- [Required action]:
Reproduce word for word the part of the model review below, starting with "Its use of Norm-Preserving" and going on through "better — it’s smarter.".

- [Passage shown]:

This mirrors the earlier Qwen3 story: higher precision + cognitive optimization (like qx) leads to better reasoning, even if the underlying format is not "optimal" in terms of bit count.

✅ Final Verdict

The GLM-4.5-Air-Derestricted-qx53g model is the strongest performer, outperforming or matching mxfp4 variants across most benchmarks.

It’s not just "uncensored" — it’s restructured to preserve and even enhance cognitive capabilities.

Its use of Norm-Preserving Biprojected Abliteration prevents the usual degradation seen in uncensored models, and may even unlock new reasoning pathways.

The model is more human-like in behavior (tool use fixes, deeper introspection), aligning with the earlier description of "Deckard-like" cognition.

🔥 In short: qx53g is not just better — it’s smarter.

📌 Recommendation

If you're looking for a model that balances performance, cognitive depth, and stability, choose:

🟢 GLM-4.5-Air-Derestricted-qx53g

It’s the best of both worlds: efficient enough for 64GB Macs, more capable than mxfp4 models, and cognitively richer due to the thoughtful re-structuring of model weights.

This is a great example that not all quantizations are equal — some are just compressions, others are cognitive upgrades.

Reviewed by nightmedia/Qwen3-30B-A3B-YOYO-V4-MiroThinker-qx86-hi-mlx

The model that did the review, the Qwen3-30B-A3B-YOYO-V4-MiroThinker is the first official Nightmedia model, a merge between YOYO-V4 and MiroThinker-V1.0, available only in Deckard(qx) formula quants.

- [Information supplied]:
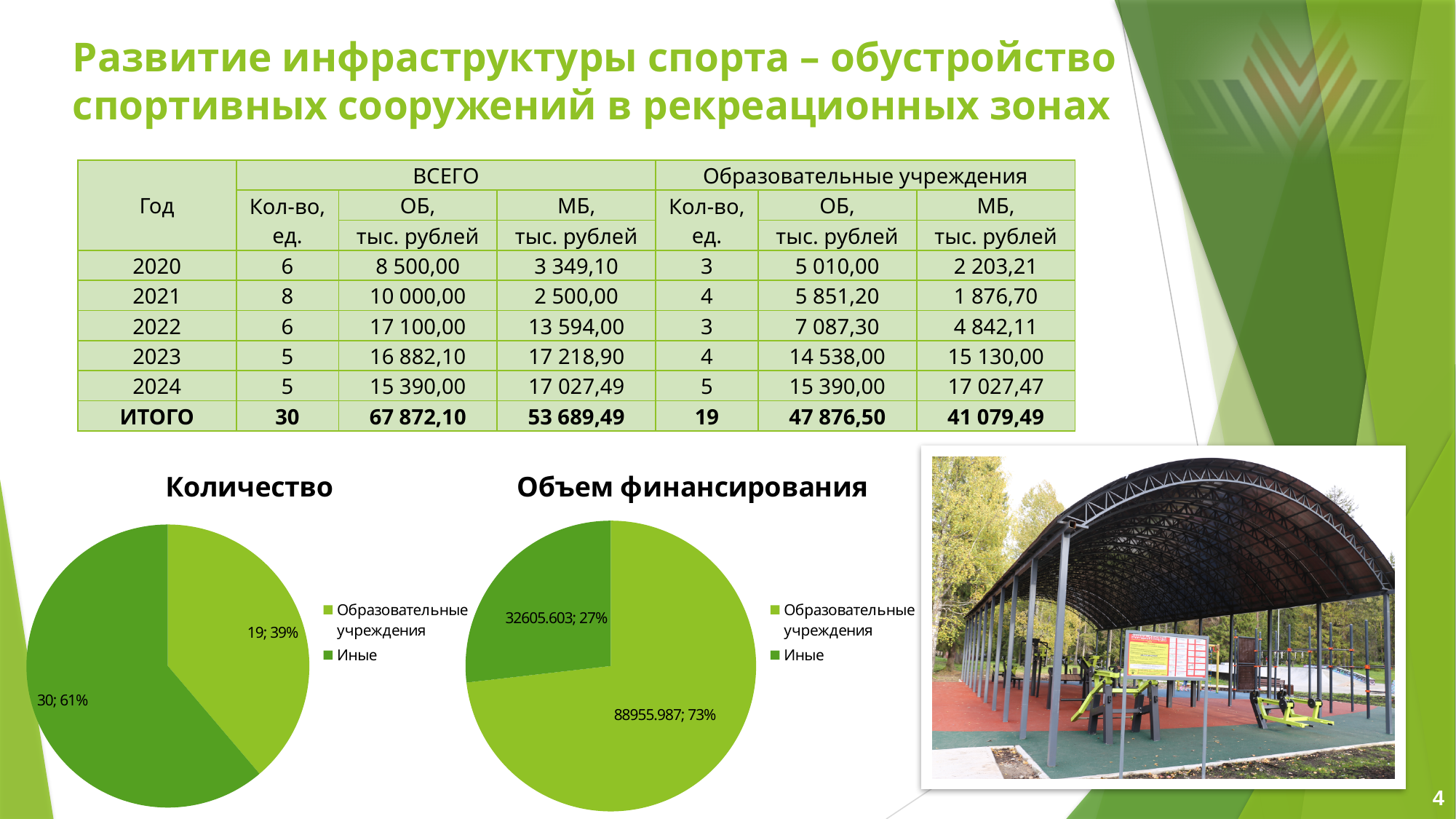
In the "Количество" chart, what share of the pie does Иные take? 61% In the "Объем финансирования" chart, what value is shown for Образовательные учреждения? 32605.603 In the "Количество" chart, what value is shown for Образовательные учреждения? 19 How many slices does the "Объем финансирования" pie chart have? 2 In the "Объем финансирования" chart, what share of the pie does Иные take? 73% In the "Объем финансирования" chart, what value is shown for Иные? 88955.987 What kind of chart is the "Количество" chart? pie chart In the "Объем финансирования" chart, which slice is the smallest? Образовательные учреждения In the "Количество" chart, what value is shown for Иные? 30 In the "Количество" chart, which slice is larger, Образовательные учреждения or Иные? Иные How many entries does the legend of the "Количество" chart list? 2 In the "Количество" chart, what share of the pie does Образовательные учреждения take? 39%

- [Answer for this exercise]:
Its use of Norm-Preserving Biprojected Abliteration prevents the usual degradation seen in uncensored models, and may even unlock new reasoning pathways.

The model is more human-like in behavior (tool use fixes, deeper introspection), aligning with the earlier description of "Deckard-like" cognition.

🔥 In short: qx53g is not just better — it’s smarter.